While the devil will be in the detail, the curriculum research published today looks promising for schools, says Stephen Rollett
If Ofsted carries on like this it could lose its place as the bogeyman of the education system.
We know already that there’s widespread support among school leaders for the inspectorate’s plan to focus more on the quality of the curriculum and less on performance data in its inspections. And research published today by Ofsted, as it tests its thinking on how to implement the new system, is likely to strengthen that support further.
Of course, we need to be cautious because we haven’t yet seen the draft framework which will contain the all-important detail (in which we know the devil often lurks).
But let’s give credit where it’s due.
It is refreshing to see from the research that some schools currently judged as ‘requires improvement’ recorded a high score for the quality of their curricula. What we can immediately see from this conclusion is that judgements may look rather different under the new system. Schools should be more likely to find themselves with a rating which reflects the overall quality of the education they provide through having a great curriculum. That is surely as it should be.
Central to this is the conclusion that schools in disadvantaged communities are just as likely to have a great curriculum as those in more affluent areas. Of course, there’s absolutely no reason why this shouldn’t be the case. But the confirmation is important because schools in disadvantaged communities often fare poorly under the current inspection system for the simple reason that performance data tends to be lower for some groups of disadvantaged pupils. Moving towards a judgement more focused on the quality of curricula should better reflect the good work of schools and help them break free from the morale-sapping cycle of negative ratings.
This is a reassuring message to schools coping with umpteen pressures
We shouldn’t underestimate what a sea change this would represent.
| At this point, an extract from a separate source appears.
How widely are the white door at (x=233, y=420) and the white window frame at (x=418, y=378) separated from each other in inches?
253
These schools are often stigmatised by the current system. A negative rating makes it more difficult for them to recruit the staff and leaders they need to secure improvement and helps to lock some schools into long-term underperformance. A focus on the quality of the curriculum may enable them to find a better and more achievable pathway to a sunnier upland that immerses teachers and pupils in the joy and substance of what’s being taught rather than just the remorseless grind of performance data.
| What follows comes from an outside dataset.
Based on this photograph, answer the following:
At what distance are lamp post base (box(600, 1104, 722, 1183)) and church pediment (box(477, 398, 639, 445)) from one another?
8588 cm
This is not to say that performance data will not play a part in the new inspection system. It will still be there within the framework. But there will hopefully be a better balance between stark numbers and a more nuanced look at how they fit in with the overall quality of education.
Also refreshing is Ofsted’s repeated promise that the new inspection system will be an evolution rather than a revolution. “We recognise that curriculum thinking has been deprioritised in the system for too long, including by Ofsted. We do not expect to see this change overnight,” says the chief inspector today. So, the introduction of the new system in September 2019 isn’t intended to be year zero but the start of a process of developing a new way of thinking. That is a reassuring message to schools which are already coping with umpteen pressures in many directions, and will need time to absorb the new framework and assess their curricula against the expectations.
But it wouldn’t be Ofsted if there wasn’t a sting in the tail, and indeed there is one. “When we see schools excessively narrowing and gaming performance data, we will reflect that in their judgements,” says the chief inspector. Whether or not schools picked out in this way will agree with that judgement is, of course, a completely different matter. It’s unlikely that under the next framework we will see an end to the disputes which are a feature of current inspections. And, as ever, the success or otherwise of the new system will come down to how well it’s executed on the ground.